## Selected passage
Works like a charm, our product owner and engineering team are happier than ever, since it takes away a big part of the risks and makes rollbacks a lot faster.


How are they able to achieve slicing their userbase into thousands of pieces to do this gradual release?


One way to accomplish this would be reverse proxy layer with sticky sessions that routs some percentage of traffic to X and some to Y.


This is in fact exactly what we (https://www.turbinelabs.io) do. With enough proxy work you can tee some traffic to version Y and observe success rate/latency, then discard the response (or compare it with version X's response), at least for idempotent requests.


A sort of A/B test, where what is tested is the implementation.


>>> Where release engineering gets interesting is how you handle the happy path vs. a breaking release.

It's simple. Never make a breaking release.


This is basically a: "We kill the Batman" statement, on its own :)


On the opposite, it's more of a "dont kill the batman".

How hard can it be to not do something? Not very difficult.


But you are doing something, writing then releasing software, regardless. It's silly to claim that "not making mistakes" is easier than "making mistakes".

## Collected data
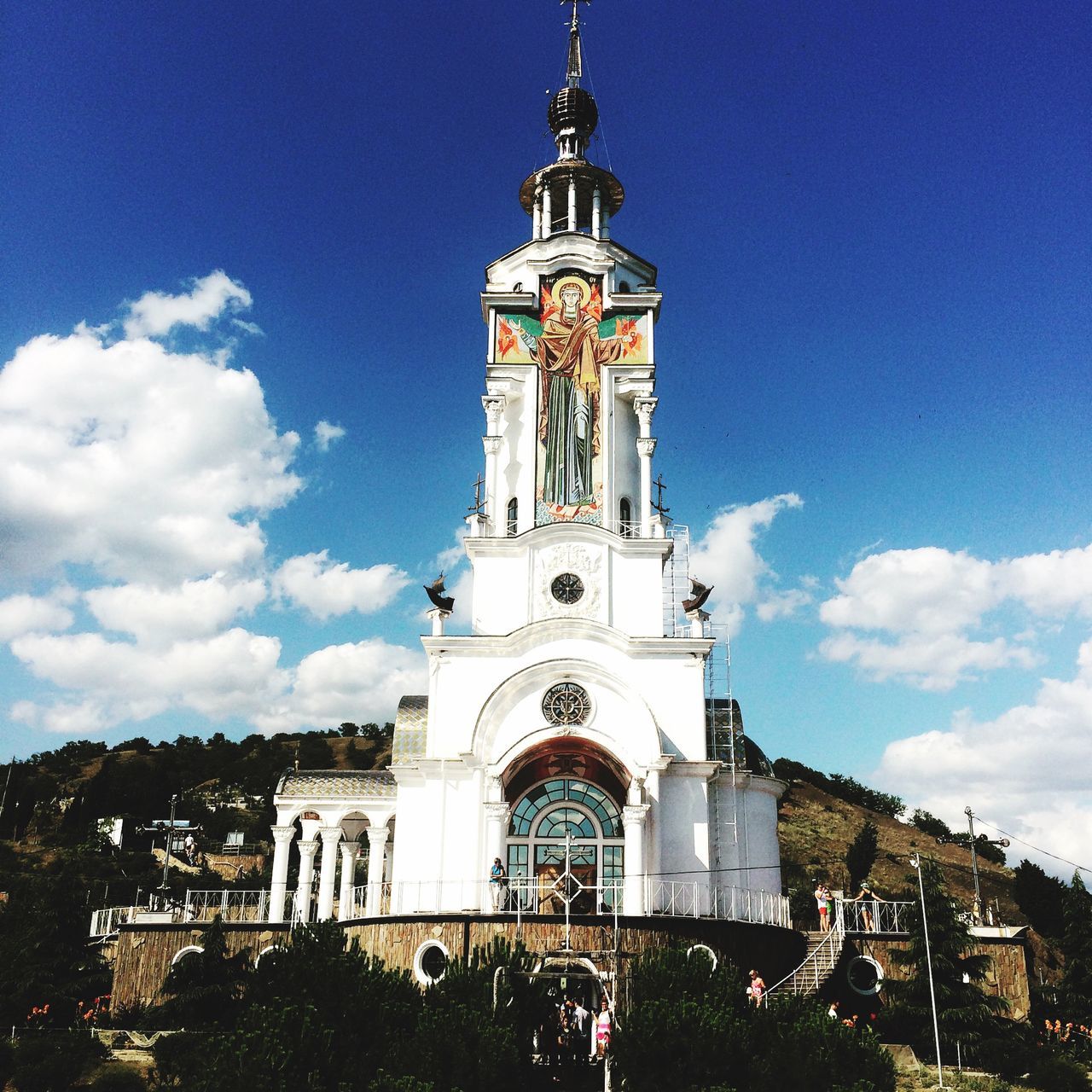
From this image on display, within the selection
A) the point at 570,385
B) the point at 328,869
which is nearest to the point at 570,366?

## Required work
1. In the release-engineering thread, what does one reply propose for sending some percentage of traffic to X and some to Y?
2. Repeat the stretch of the release-engineering thread from "This is in fact" through "is the implementation.".

## List of answers
1. A reverse proxy layer with sticky sessions.

2.
This is in fact exactly what we (https://www.turbinelabs.io) do. With enough proxy work you can tee some traffic to version Y and observe success rate/latency, then discard the response (or compare it with version X's response), at least for idempotent requests.


A sort of A/B test, where what is tested is the implementation.